It is difficult not to have some sympathy with David Cameron over what I suppose will soon be known as “Carr-gate”. In today’s 24/7 media world there is a constant demand on political figures to provide a running commentary on populist media campaigns.
Nevertheless by personalising his message, the Prime Minister has unwittingly opened up a dangerous flank. No doubt some elements of the press will now feel it is fair game to expose and weigh up the “morality” of tax arrangements of Tory donors, high profile Tory supporters and Tory MPs alike.
But here is the bigger picture: the UK’s proud, traditional place as a bastion of commercial certainty, attracting investment from every corner of the globe, will be further undermined by high profile rows like this. If investors sense that UK policy over tax and regulation is becoming ever more arbitrary – and governed by sentiment and the news cycle as much as strict rules enforced by the courts – we shall all be the losers.
The furore over Stephen Hester and Fred Goodwin at the beginning of the year also flies in the face of the key coalition message that the “UK is open for business”. The government needs to nip this dangerous misconception in the bud.
Meanwhile the Treasury is committed within a year to introducing general (tax) anti-avoidance provisions, whilst too often coalition Ministers seem to conflate the concepts of “avoidance” and “evasion” in debating taxation policy.

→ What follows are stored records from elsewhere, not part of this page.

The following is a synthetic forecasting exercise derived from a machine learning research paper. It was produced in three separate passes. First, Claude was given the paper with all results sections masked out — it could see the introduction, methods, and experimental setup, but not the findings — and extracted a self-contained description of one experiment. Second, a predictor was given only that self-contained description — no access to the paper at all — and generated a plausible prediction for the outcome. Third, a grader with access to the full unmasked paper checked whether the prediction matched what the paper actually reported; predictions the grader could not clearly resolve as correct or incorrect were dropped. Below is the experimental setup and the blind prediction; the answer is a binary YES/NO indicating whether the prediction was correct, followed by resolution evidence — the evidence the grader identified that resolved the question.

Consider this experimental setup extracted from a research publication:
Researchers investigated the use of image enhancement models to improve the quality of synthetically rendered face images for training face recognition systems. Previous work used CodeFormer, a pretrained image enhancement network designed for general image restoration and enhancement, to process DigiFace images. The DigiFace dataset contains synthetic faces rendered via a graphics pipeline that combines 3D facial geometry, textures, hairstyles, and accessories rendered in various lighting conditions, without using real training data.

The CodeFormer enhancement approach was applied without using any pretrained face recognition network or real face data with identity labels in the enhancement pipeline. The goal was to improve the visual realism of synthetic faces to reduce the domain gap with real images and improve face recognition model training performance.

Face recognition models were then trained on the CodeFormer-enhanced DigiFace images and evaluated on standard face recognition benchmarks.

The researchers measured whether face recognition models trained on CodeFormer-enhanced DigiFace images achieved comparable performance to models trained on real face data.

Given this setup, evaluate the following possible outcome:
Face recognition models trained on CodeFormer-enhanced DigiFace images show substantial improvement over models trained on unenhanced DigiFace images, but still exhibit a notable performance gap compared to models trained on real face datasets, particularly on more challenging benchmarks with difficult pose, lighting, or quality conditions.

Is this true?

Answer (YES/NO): YES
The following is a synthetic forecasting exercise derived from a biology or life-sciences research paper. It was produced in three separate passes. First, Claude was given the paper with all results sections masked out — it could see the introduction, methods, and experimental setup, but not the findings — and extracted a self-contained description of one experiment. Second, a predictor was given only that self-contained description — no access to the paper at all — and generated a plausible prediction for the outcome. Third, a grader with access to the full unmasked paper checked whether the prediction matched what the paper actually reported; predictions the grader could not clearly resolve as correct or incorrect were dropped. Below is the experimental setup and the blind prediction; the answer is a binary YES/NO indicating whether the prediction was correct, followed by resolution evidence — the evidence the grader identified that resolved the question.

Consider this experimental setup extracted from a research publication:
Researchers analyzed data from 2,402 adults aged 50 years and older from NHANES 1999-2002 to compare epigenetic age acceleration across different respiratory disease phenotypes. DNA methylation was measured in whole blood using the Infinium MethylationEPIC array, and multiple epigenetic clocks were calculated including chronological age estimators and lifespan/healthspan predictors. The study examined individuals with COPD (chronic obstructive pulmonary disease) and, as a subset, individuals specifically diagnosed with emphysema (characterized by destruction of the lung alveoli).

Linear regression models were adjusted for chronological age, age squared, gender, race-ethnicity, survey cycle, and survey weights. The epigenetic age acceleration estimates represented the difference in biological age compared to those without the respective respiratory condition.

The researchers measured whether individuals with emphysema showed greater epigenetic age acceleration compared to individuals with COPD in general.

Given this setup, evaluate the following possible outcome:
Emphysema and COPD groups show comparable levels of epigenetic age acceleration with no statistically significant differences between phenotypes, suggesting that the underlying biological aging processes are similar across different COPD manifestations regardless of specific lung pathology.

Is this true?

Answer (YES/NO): NO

It is clear that any such general power of anti-avoidance will result in retrospective taxation; this is wrong in a free society and will further risk damaging our nation’s reputation as a free, open, transparent place to set-up, develop and run a business.
As a matter of urgency the Treasury needs to promote a better pre-clearance regime to allow companies, individuals and tax advisers to road-test their proposed schemes. HMRC has to invest time in developing and managing relationships with accountants and tax lawyers. The ideal situation is that aggressive tax avoidance schemes are stopped in their tracks BEFORE they are marketed to the Jimmy Carrs of this world. That requires constant dialogue and the re-establishing of trust between HMRC and tax intermediaries.
Amidst all the furore of recent days it is worth remembering that the underlying lesson of all this is that the UK tax code and regime remains far too complicated. We need (as we were promised before the Election) a simpler, flatter tax system with more transparency, fewer loopholes and as a result less incentive or desire on the part of taxpayers and their advisers to avoid ever increasing headline rates of tax.